The committee will have to begin its work soon if Serby is to proceed
with legislation this session. He said he is committed to amending the
Saskatchewan Farm Security Act, but people shouldn’t assume the worst.
Some believe that people who live outside the province, but still in
Canada, should be able to own more than the 320 acres the law now
allows. Others say opening up the law will lead to absentee landowners.
Non-Canadians may own only 10 acres, under current legislation.
Meanwhile, Serby said farm leaders likely chose not to attend the
throne speech because they already knew what it contained.

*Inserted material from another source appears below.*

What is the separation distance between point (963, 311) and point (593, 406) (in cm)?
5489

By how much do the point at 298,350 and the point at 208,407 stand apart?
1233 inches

“I meet with my farm leaders probably once a month and sometimes more
often,” he said. “They helped craft what went in it.”
The speech mentioned the Action Committee on the Rural Economy’s work
toward rural revitalization and the forthcoming plan to develop the
ethanol industry.
It also referred to the safety net program put forward by Serby at an
agricultural ministers’ meeting earlier this year.
Saskatchewan Party agriculture critic Bill Boyd said the NDP has been
promising a long-term safety net in every throne speech since 1992, but
it still hasn’t delivered.
“There was a shocking lack of any kind of policy initiatives with
respect to agriculture,” said Boyd, who raised the issue during
Question Period March 15.
Outside the legislature, premier Lorne Calvert said the province
continues to lobby and pressure Ottawa for better programs and extra
money for drought-stricken farmers.
But provincial Liberal leader David Karwacki said the province isn’t
trying hard enough. He said the government talks tough at home, but
only postures when in Ottawa.
“There are dollars available,” he told reporters, but he wouldn’t say
who had told him that.
Karwacki said Ottawa would come up with more money if the province did.
“I don’t get the sense that they want an ag deal to get done,” he said
of the provincial government, adding Saskatchewan doesn’t want to spend
money because of its fiscal situation.